State how many lines in the entries below contain the word "bird", treating uppercase and lowercase as different, and reply with the number alone.

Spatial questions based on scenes
■ ■ ■ ■

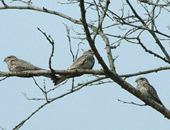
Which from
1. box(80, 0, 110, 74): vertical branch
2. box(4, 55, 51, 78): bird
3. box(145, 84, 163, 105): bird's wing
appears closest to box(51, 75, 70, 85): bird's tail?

■ ■ ■ ■

- Answer for the task -
3